__ISTRUZIONI DA SEGUIRE__.
Trascrivi per intero il testo sulla cattedrale di Cordoba, senza cambiare nulla.

__TESTO DI ESERCIZIO__.
======

Alcuni cercano di contaminare il dialogo interreligioso con argomentazioni estranee al suo ambitoLa polemica scoppiata mesi fa intorno alla cattedrale di Cordoba non è un fatto isolato né una stravaganza sostenuta da un settore di musulmani e laici di sinistra. Assistiamo al tentativo esasperato di spossessare la Chiesa cattolica, non solo di un edificio, ma di qualsiasi cosa che alluda al suo contributo positivo alla storia spagnola.
La creazione di questo “stato di opinione pubblica” fa parte di un processo che affonda le radici nell'origine della transizione spagnola.
La questione è sempre stata all'orizzonte delle aspirazioni delle comunità islamiche, soprattutto di quelle di origine conversa. Ciò che è nuovo è la decisa volontà di coinvolgersi in un dibattito politico sull'espropriazione del tempio, associandosi ad altri settori nella Plataforma Mezquita-Catedral de Córdoba: patrimonio de tod@s.

======

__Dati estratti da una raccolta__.

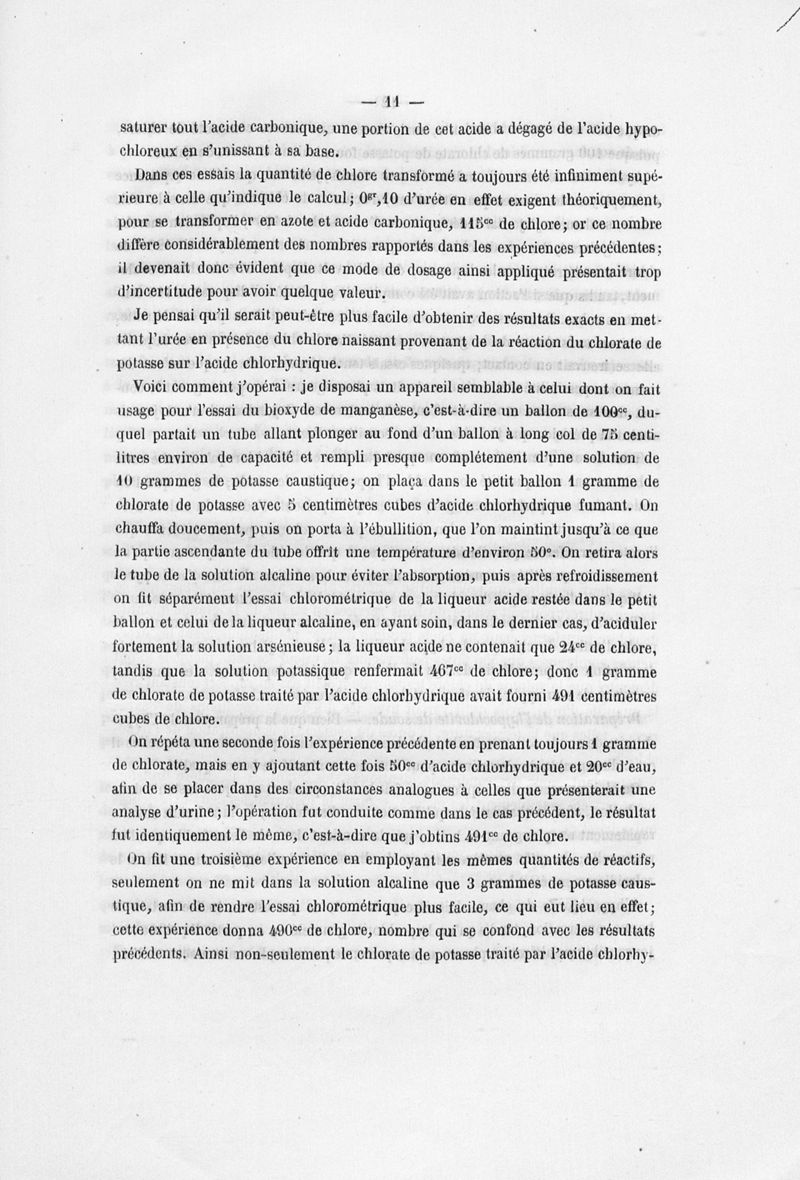 — 11 —

saturer tout l'acide carbonique, une portion de cet acide a dégagé de l'acide hypochloreux en s'unissant à sa base.

Dans ces essais la quantité de chlore transformé a toujours été infiniment supérieure à celle qu'indique le calcul; $0^{gr},10$ d'urée en effet exigent théoriquement, pour se transformer en azote et acide carbonique, $115^{cc}$ de chlore; or ce nombre diffère considérablement des nombres rapportés dans les expériences précédentes; il devenait donc évident que ce mode de dosage ainsi appliqué présentait trop d'incertitude pour avoir quelque valeur.

Je pensai qu'il serait peut-être plus facile d'obtenir des résultats exacts en mettant l'urée en présence du chlore naissant provenant de la réaction du chlorate de potasse sur l'acide chlorhydrique.

Voici comment j'opérai : je disposai un appareil semblable à celui dont on fait usage pour l'essai du bioxyde de manganèse, c'est-à-dire un ballon de $100^{cc}$, duquel partait un tube allant plonger au fond d'un ballon à long col de 75 centilitres environ de capacité et rempli presque complétement d'une solution de 10 grammes de potasse caustique; on plaça dans le petit ballon 1 gramme de chlorate de potasse avec 5 centimètres cubes d'acide chlorhydrique fumant. On chauffa doucement, puis on porta à l'ébullition, que l'on maintint jusqu'à ce que la partie ascendante du tube offrît une température d'environ 50°. On retira alors le tube de la solution alcaline pour éviter l'absorption, puis après refroidissement on fit séparément l'essai chlorométrique de la liqueur acide restée dans le petit ballon et celui de la liqueur alcaline, en ayant soin, dans le dernier cas, d'aciduler fortement la solution arsénieuse; la liqueur acide ne contenait que $24^{cc}$ de chlore, tandis que la solution potassique renfermait $467^{cc}$ de chlore; donc 1 gramme de chlorate de potasse traité par l'acide chlorhydrique avait fourni 491 centimètres cubes de chlore.

On répéta une seconde fois l'expérience précédente en prenant toujours 1 gramme de chlorate, mais en y ajoutant cette fois $50^{cc}$ d'acide chlorhydrique et $20^{cc}$ d'eau, afin de se placer dans des circonstances analogues à celles que présenterait une analyse d'urine; l'opération fut conduite comme dans le cas précédent, le résultat fut identiquement le même, c'est-à-dire que j'obtins $491^{cc}$ de chlore.

On fit une troisième expérience en employant les mêmes quantités de réactifs, seulement on ne mit dans la solution alcaline que 3 grammes de potasse caustique, afin de rendre l'essai chlorométrique plus facile, ce qui eut lieu en effet; cette expérience donna $490^{cc}$ de chlore, nombre qui se confond avec les résultats précédents. Ainsi non-seulement le chlorate de potasse traité par l'acide chlorhy-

======

__SOLUZIONE__.
Alcuni cercano di contaminare il dialogo interreligioso con argomentazioni estranee al suo ambitoLa polemica scoppiata mesi fa intorno alla cattedrale di Cordoba non è un fatto isolato né una stravaganza sostenuta da un settore di musulmani e laici di sinistra. Assistiamo al tentativo esasperato di spossessare la Chiesa cattolica, non solo di un edificio, ma di qualsiasi cosa che alluda al suo contributo positivo alla storia spagnola.
La creazione di questo “stato di opinione pubblica” fa parte di un processo che affonda le radici nell'origine della transizione spagnola.
La questione è sempre stata all'orizzonte delle aspirazioni delle comunità islamiche, soprattutto di quelle di origine conversa. Ciò che è nuovo è la decisa volontà di coinvolgersi in un dibattito politico sull'espropriazione del tempio, associandosi ad altri settori nella Plataforma Mezquita-Catedral de Córdoba: patrimonio de tod@s.